Константин подвинул к себе чашку с кофе.
— Если я скажу, что ты права, то солгу. Если я скажу, что ты не права, то это тоже не будет правдой. Я до сих пор люблю ее, но это другое чувство. Ты похожа на нее, но ты — это не она. И люблю я тебя, а не ее.
— Ты даже во сне говоришь ее имя. — Лия достала из чашки пакетик. — Несмотря на все твои слова, я чувствую какую-то преграду, которая не дает тебе оставить это все. Что должно случиться? Кого ты должен встретить, что должно тебя встряхнуть? Может, я должна что-то сказать или сделать?
Константин сделал глоток кофе, поднес к сигарете Лии зажженную спичку, а потом закурил сам.

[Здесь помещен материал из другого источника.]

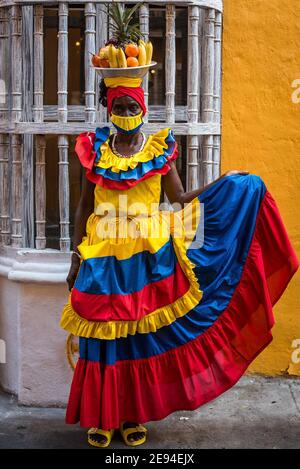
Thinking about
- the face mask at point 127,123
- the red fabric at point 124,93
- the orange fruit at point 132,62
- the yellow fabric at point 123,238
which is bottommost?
the yellow fabric at point 123,238

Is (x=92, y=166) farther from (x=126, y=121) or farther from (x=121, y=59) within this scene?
(x=121, y=59)

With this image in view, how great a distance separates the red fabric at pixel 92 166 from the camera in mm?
4082

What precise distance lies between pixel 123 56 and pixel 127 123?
34cm

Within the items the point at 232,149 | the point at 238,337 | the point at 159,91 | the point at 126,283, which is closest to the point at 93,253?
the point at 126,283

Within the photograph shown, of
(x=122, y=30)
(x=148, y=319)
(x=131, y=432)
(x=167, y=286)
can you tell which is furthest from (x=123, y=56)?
(x=131, y=432)

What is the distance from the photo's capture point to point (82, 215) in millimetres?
4316

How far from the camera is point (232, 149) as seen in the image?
5.07 metres

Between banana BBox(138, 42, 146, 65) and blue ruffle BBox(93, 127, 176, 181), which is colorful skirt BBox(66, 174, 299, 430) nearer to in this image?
blue ruffle BBox(93, 127, 176, 181)

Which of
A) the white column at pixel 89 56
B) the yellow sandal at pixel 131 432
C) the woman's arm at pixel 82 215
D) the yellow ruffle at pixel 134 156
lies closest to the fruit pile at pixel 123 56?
the yellow ruffle at pixel 134 156

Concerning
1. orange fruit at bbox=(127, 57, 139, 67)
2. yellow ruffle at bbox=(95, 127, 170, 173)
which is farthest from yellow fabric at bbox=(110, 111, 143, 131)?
orange fruit at bbox=(127, 57, 139, 67)

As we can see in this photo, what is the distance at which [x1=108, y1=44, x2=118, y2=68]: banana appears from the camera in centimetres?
400

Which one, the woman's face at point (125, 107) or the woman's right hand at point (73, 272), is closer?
the woman's face at point (125, 107)

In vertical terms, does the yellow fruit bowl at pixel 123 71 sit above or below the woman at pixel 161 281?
above

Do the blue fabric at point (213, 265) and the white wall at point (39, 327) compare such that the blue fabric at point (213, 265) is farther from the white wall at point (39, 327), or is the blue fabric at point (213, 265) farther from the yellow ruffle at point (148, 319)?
the white wall at point (39, 327)
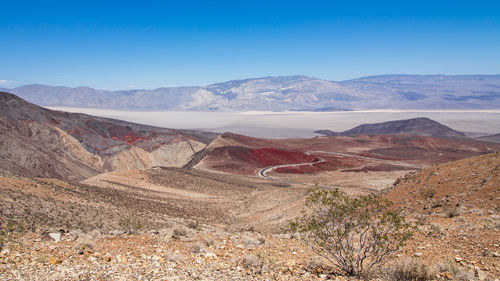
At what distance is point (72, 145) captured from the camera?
56156 mm

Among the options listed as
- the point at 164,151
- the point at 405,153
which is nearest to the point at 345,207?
the point at 164,151

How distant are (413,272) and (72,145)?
58.3 metres

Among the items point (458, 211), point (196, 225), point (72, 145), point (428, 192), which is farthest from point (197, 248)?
point (72, 145)

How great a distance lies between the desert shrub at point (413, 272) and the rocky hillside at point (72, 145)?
39663 millimetres

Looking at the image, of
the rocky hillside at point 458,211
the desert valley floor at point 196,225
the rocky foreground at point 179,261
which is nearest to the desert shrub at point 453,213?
the rocky hillside at point 458,211

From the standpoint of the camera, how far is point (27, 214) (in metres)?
13.4

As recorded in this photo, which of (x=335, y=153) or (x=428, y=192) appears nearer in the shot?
(x=428, y=192)

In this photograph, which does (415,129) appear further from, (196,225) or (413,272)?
(413,272)

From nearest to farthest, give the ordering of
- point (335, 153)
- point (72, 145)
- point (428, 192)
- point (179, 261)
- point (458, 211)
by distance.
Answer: point (179, 261), point (458, 211), point (428, 192), point (72, 145), point (335, 153)

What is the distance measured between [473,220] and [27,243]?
13730mm

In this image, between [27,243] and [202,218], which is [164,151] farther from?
[27,243]

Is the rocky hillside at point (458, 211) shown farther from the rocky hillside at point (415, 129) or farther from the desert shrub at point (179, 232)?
the rocky hillside at point (415, 129)

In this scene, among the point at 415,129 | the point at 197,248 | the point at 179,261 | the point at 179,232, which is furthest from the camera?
the point at 415,129

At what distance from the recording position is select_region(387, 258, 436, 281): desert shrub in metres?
7.02
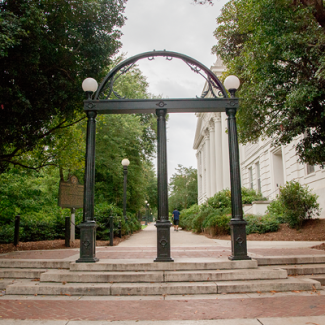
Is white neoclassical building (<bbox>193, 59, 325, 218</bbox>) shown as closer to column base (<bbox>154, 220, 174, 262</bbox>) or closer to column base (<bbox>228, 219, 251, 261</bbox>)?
column base (<bbox>228, 219, 251, 261</bbox>)

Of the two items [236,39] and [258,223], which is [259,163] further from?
[236,39]

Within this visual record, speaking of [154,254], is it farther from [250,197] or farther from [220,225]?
[250,197]

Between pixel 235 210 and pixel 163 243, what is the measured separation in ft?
5.98

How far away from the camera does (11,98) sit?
28.5 feet

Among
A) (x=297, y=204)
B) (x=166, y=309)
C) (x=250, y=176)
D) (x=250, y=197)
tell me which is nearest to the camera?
(x=166, y=309)

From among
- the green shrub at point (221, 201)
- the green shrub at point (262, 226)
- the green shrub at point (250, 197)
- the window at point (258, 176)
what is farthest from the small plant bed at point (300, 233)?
the window at point (258, 176)

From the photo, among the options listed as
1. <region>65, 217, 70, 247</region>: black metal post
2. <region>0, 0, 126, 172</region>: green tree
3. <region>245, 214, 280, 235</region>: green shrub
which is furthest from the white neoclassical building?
<region>65, 217, 70, 247</region>: black metal post

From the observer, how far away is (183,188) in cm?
5831

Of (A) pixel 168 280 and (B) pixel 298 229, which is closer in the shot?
(A) pixel 168 280

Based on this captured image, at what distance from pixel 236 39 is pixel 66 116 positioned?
7.99m

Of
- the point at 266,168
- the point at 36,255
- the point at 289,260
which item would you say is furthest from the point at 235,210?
the point at 266,168

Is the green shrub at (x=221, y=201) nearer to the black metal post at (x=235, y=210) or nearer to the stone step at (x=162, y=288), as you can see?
the black metal post at (x=235, y=210)

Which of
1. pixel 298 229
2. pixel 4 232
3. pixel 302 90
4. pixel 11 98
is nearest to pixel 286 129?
pixel 302 90

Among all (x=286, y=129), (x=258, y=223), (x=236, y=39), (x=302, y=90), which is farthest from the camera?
(x=258, y=223)
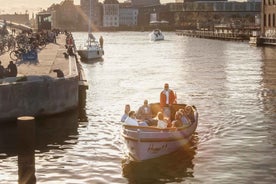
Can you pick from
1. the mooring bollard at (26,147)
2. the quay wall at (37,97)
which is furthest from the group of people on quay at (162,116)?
the quay wall at (37,97)

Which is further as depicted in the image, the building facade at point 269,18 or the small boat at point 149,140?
the building facade at point 269,18

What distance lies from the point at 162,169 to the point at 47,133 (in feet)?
27.5

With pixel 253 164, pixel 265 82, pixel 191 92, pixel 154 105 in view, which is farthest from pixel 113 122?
pixel 265 82

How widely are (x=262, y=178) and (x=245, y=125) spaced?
967 centimetres

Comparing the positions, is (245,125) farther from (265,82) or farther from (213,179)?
(265,82)

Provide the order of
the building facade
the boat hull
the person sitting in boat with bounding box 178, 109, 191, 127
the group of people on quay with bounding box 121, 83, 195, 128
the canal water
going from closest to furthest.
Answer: the canal water → the group of people on quay with bounding box 121, 83, 195, 128 → the person sitting in boat with bounding box 178, 109, 191, 127 → the boat hull → the building facade

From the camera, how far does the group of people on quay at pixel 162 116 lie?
21969 mm

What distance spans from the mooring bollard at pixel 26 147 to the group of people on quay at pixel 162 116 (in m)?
5.72

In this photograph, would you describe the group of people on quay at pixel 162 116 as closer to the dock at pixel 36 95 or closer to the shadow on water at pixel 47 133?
the shadow on water at pixel 47 133

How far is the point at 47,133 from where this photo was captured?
26.9 metres

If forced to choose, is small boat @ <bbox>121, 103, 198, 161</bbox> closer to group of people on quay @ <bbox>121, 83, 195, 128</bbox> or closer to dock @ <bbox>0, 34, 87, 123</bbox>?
group of people on quay @ <bbox>121, 83, 195, 128</bbox>

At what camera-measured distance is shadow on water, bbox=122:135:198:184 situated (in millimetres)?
19750

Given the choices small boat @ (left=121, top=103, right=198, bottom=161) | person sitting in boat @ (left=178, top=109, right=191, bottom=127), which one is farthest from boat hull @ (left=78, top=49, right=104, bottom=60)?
small boat @ (left=121, top=103, right=198, bottom=161)

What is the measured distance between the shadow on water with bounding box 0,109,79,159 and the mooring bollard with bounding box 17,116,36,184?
5.60 meters
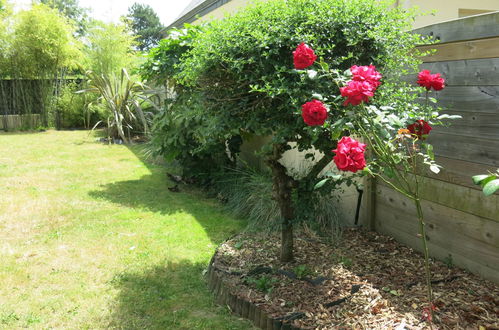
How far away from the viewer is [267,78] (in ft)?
8.00

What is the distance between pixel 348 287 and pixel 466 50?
171 cm

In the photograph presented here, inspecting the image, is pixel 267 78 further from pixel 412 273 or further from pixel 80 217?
pixel 80 217

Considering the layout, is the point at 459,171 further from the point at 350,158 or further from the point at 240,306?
the point at 240,306

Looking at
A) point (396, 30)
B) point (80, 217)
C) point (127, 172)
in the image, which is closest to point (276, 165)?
point (396, 30)

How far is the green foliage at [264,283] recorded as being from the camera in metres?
2.79

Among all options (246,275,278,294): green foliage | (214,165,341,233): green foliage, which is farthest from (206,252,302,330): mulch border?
(214,165,341,233): green foliage

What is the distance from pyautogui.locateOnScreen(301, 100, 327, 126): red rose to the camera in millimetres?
2037

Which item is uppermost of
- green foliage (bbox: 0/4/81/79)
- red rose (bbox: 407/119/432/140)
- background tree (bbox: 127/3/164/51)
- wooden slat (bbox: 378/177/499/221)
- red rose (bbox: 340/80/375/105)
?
background tree (bbox: 127/3/164/51)

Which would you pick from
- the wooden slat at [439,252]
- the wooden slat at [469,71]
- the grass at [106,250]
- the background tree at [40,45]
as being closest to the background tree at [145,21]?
the background tree at [40,45]

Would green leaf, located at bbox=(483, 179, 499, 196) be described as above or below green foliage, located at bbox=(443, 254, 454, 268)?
above

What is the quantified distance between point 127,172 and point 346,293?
546 centimetres

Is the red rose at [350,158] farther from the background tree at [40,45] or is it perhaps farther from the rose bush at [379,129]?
the background tree at [40,45]

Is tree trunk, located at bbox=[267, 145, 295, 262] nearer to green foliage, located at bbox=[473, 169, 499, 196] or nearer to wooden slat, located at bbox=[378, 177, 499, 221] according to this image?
wooden slat, located at bbox=[378, 177, 499, 221]

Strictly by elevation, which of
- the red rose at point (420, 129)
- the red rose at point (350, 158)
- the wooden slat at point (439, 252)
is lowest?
the wooden slat at point (439, 252)
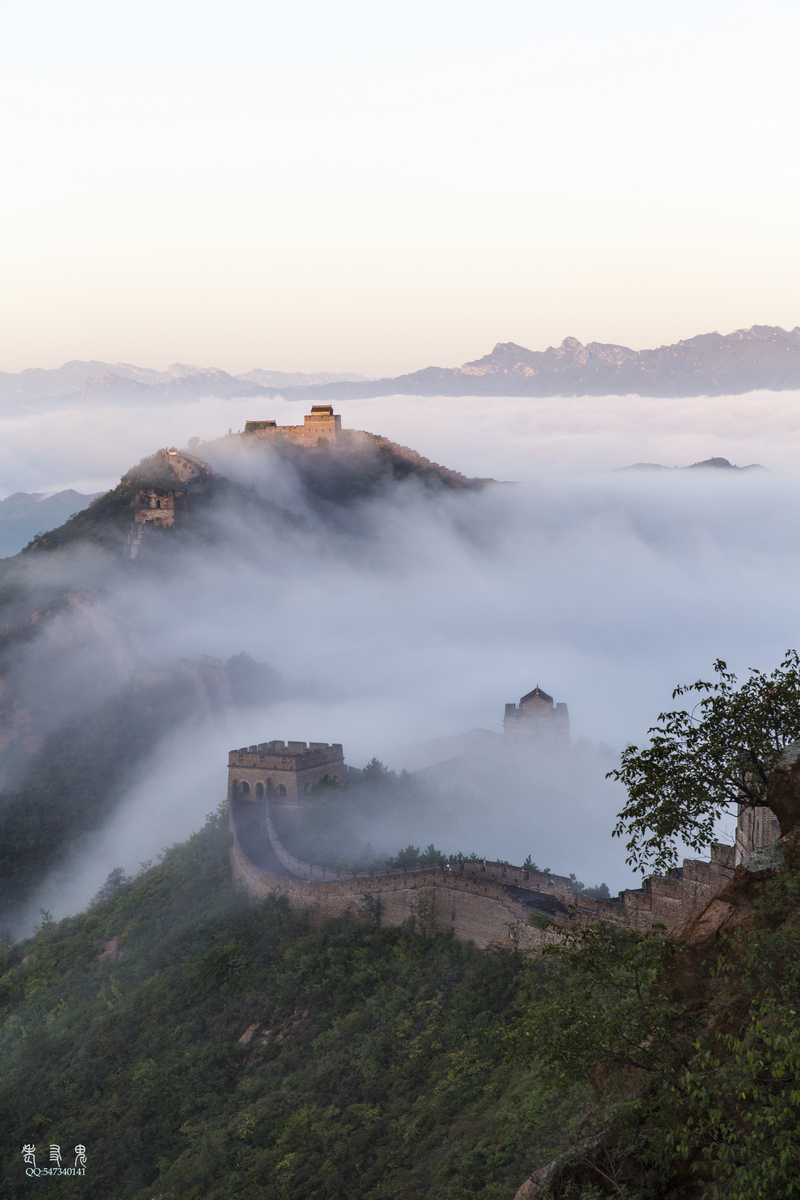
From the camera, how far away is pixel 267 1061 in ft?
109

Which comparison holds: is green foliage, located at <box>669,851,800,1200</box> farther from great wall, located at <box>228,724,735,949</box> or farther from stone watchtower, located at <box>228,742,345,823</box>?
stone watchtower, located at <box>228,742,345,823</box>

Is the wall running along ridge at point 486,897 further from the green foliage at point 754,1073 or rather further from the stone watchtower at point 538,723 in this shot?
the stone watchtower at point 538,723

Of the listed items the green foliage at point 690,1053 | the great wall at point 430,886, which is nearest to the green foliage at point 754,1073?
the green foliage at point 690,1053

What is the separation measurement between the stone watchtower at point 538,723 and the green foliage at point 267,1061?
132 ft

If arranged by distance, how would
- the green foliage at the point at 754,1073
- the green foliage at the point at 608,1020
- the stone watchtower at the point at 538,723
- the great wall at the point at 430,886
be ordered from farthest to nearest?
the stone watchtower at the point at 538,723 < the great wall at the point at 430,886 < the green foliage at the point at 608,1020 < the green foliage at the point at 754,1073

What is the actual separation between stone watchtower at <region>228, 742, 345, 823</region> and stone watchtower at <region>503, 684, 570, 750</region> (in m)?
35.8

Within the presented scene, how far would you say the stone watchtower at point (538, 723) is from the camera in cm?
8369

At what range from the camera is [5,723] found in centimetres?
8931

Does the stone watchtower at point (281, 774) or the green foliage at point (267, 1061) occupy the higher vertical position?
the stone watchtower at point (281, 774)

— Я был бы рад оставить все в прошлом, но некоторые вещи мы не в состоянии вырвать из памяти. Или из души — не знаю, как будет правильнее. Когда-то эта женщина для меня значила очень много. Когда-то я был готов умереть ради того, чтобы эти отношения, хлипкие, как карточный домик, просуществовали хотя бы еще пару дней. Не знаю, знакомо ли тебе это чувство — хотя, конечно, лучше бы не было знакомо — когда ты знаешь, чем все закончится, умом понимаешь, что конец близок, но что-то внутри предательски шепчет тебе: «Еще чуть-чуть, еще чуть-чуть. Вот видишь, вы улыбнулись друг другу, смеялись над одной шуткой, гуляли вместе, держались за руки, она поцеловала тебя на прощание. Все не так уж плохо». А потом тебе говорят: «Я решила, что мне стоит уйти. Надеюсь, ты не будешь меня держать». И ты чувствуешь, что у тебя вырвали сердце — просто взяли и вырвали, даже не спросив, не потрудившись перед этим сделать наркоз. Нет, тебе не больно, не страшно, потому что и боль, и страх уже давно пережиты. Это такая пустота, что тебе не хочется кричать, ругаться, бить тарелки. Тебе не хочется плакать. Тебе вообще ничего не хочется. Ты только спокойно говоришь себе: «Да, это конец». Еще пару месяцев назад от этой мысли можно было умереть от ужаса, а теперь ты спокойно признаешься себе в этом, и на душе у тебя не хорошо, не плохо, а просто никак. Будто тебя выпотрошили, осталась одна только оболочка. Эти ощущения прячутся где-то в глубине души, кажется, так глубоко, что их уже не достать. Но одна только мысль об этом, одно только беглое воспоминание, один незначительный образ заставляет их ожить. И, поверь мне, Лия, они не теряют своей силы. Они так же приводят меня в ужас, как и семь лет назад. И каждый раз, когда я думаю о том, что мне надо стукнуть кулаком по столу и сказать тебе: «Черт возьми, разводись с этой нищей больничной крысой и выходи замуж за меня!», именно эти ощущения меня останавливают. А стукнуть кулаком по столу я могу, тут ты можешь мне поверить.